Assume the special fibre is reduced. Let $x \in X$ be any point, and let us show that $\mathcal{O}_{X,x}$
is reduced. (This will prove that $X$ and $X_\eta$ are reduced). Let $x \leadsto x'$ be a specialization with $x'$ in the special fibre; such a specialization exists as a proper morphism is closed. Consider the local ring $A = \mathcal{O}_{X, x'}$. Then $\mathcal{O}_{X,x}$ is a localization of $A$, so it suffices to show that $A$ is reduced. Let $\pi \in R$ be a uniformizer. (The rest is unchanged)

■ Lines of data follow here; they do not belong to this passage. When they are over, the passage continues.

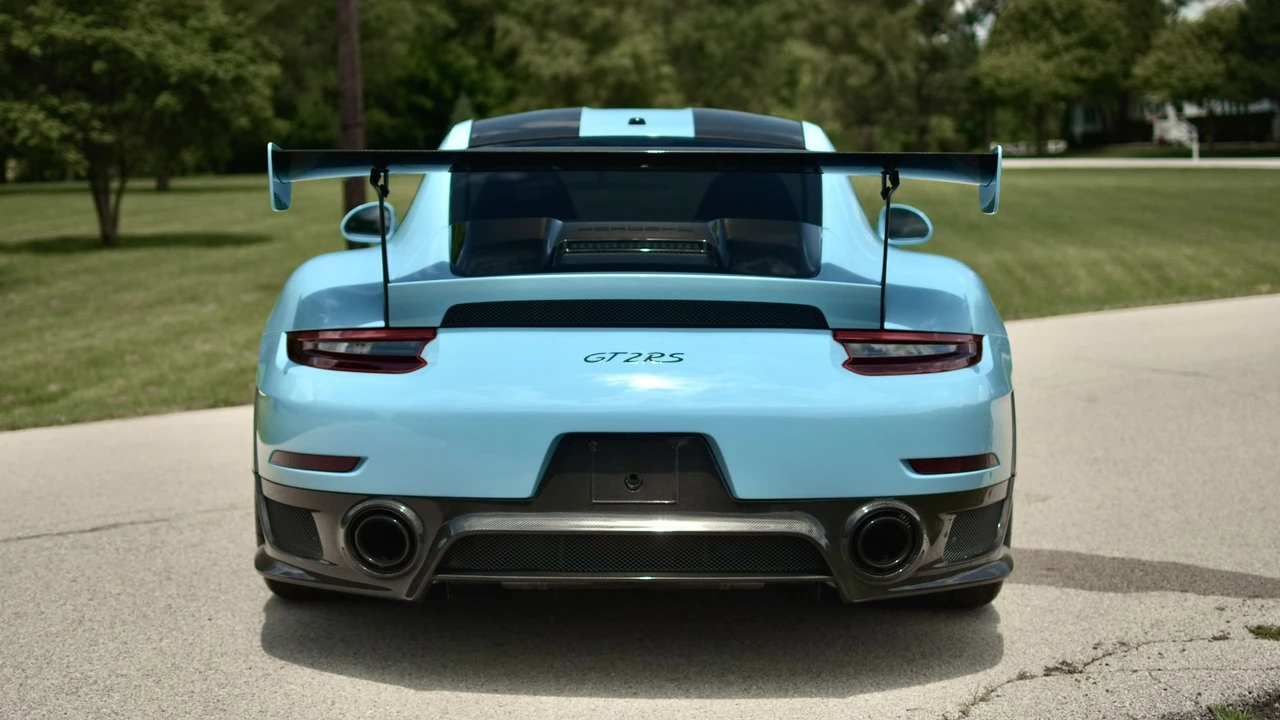 2018 Porsche 991 GT2 RS - Image 3 of 31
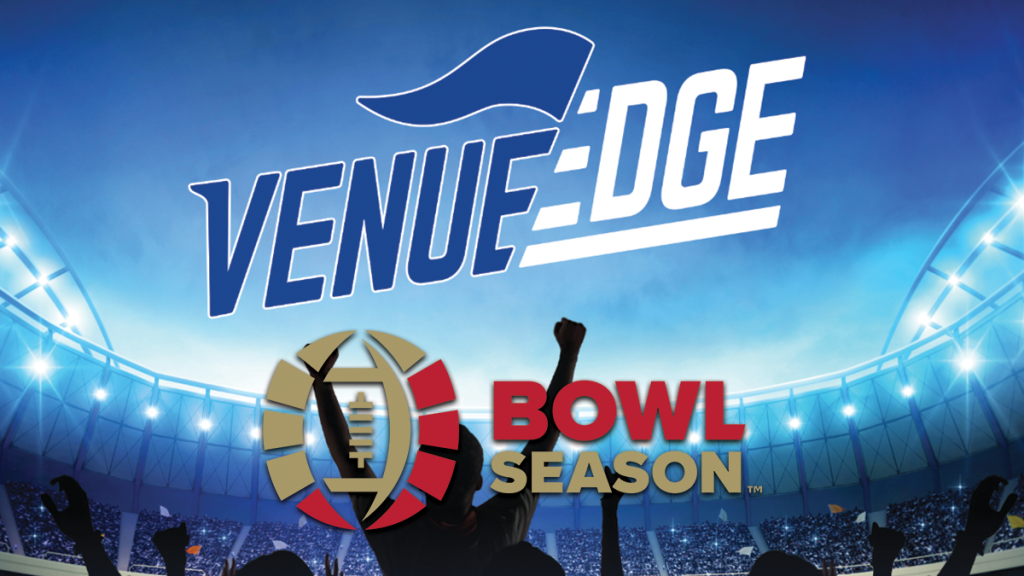 Venue Edge Bowl Season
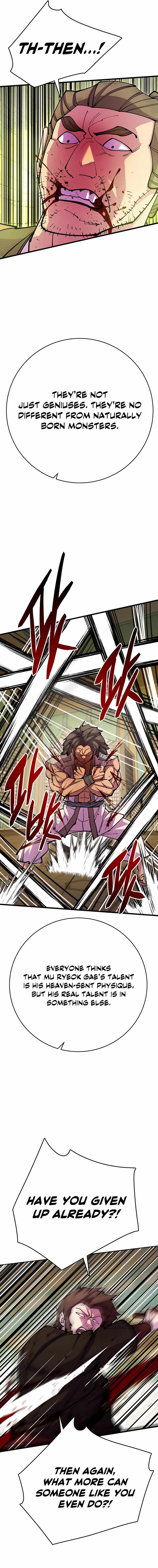 World’s Greatest Senior Disciple - Chapter 36 Page 13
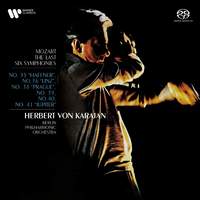 Mozart: Symphonies Nos. 35-36,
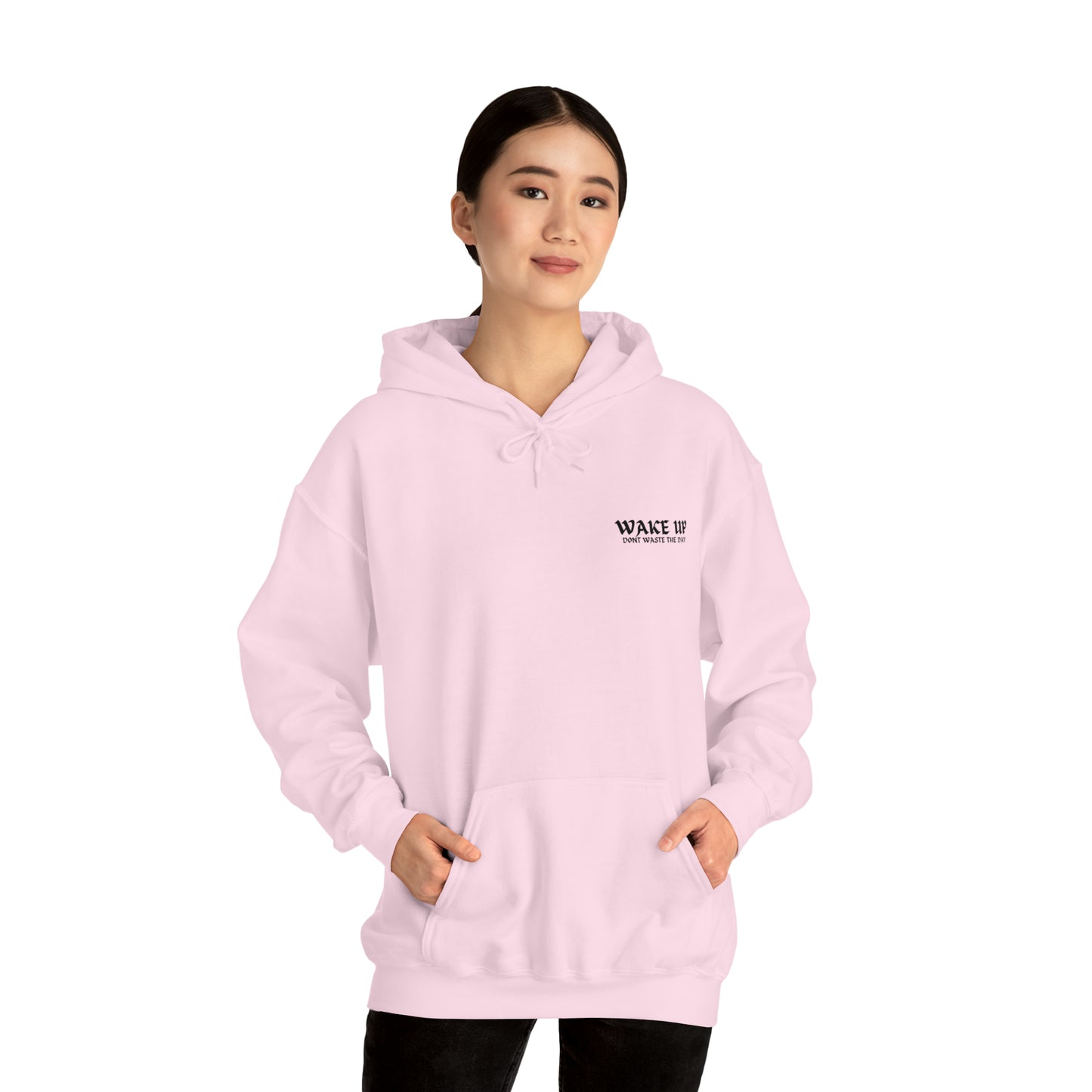 WAKE UP Butterfly Effect Hoodie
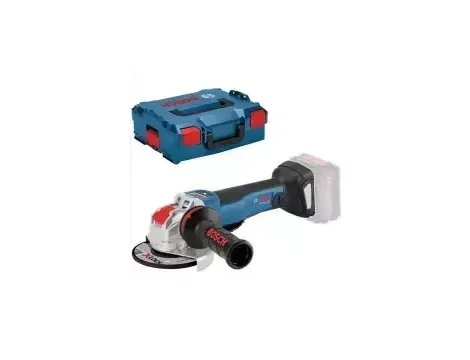 BOSCH SZLIFIERKA KĄTOWA 125mm GWS 18V-15 C SOLO LB 06019H6000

Not sure this is useful, but the lemma works for any valuation ring $R$: instead of Krull's intersection theorem, use the fact that $a$ has a content ideal (Lemma 0ASX) which is principal by Comment 8087. (I do realize that Lemma 0ASX comes a bit later).

@#8076 Thanks and fixed here.

@#8088 OK, I added this fun curiosity in a later chapter. See this commit.

I noticed an additional small optimization to this lemma: the flatness hypothesis can be weakened to instead require only the set-theoretic statement, namely, that the irreducible components of $X$ map to the generic point (rather than all associated points). This came up for me in a situation where I knew that $X_s$ and $X_\eta$ were reduced, was not sure whether $X$ was flat, and specifically wanted a technical lemma to imply that $X$ was reduced (en route to proving flatness, in fact).

Here's how the proof goes under the weakened hypothesis: after the same initial setup, we have $x' \in X$ lying over $s$ and we wish to show $A = \mathcal{O}_{X, x'}$ is reduced. Now by the set-theoretic hypothesis, $\pi$ is not in any minimal prime ideal of $A$. The equation $a = \pi^n a'$ thus implies (since $a$ is nilpotent) that $a'$ is in every minimal prime ideal, hence $a'$ is again nilpotent. This contradicts reducedness of $A/\pi A$ as in the current proof.

Typos (?) : in the proof the element $a\in A$ needs to be assumed to be non-zero. Idem for Lemma 38.19.7.

Thank you Jake! I've added the improvement here and I fixed the mistake with zero vs nonzero. It may be that the same result holds in the non-Noetherian case Lemma 38.19.7, but I didn't see immediately how to prove it, so I've left it as is for now.

Jarod Alper observed to me that there is a cleaner way to finish the proof. By hypothesis $X^{\text{red}}$ is flat over $R$. So, with $A$ as in the current proof, tensoring $0 \to \sqrt{0} \to A \to A/\sqrt{0} \to 0$ with $R/\pi \otimes_R -$, the sequence stays exact (because $A/\sqrt{0}$ is $R$-flat) and yields $0 \to R/\pi \otimes_R \sqrt{0} \to A/\pi \to A/(\pi, \sqrt{0}) \to 0$. But $A/\pi$ is reduced, so $R/\pi \otimes_R \sqrt{0} = A/\pi A \otimes_A \sqrt{0} = 0$. By Nakayama, $\sqrt{0} = 0$, so $A$ is reduced.

Going to leave as is.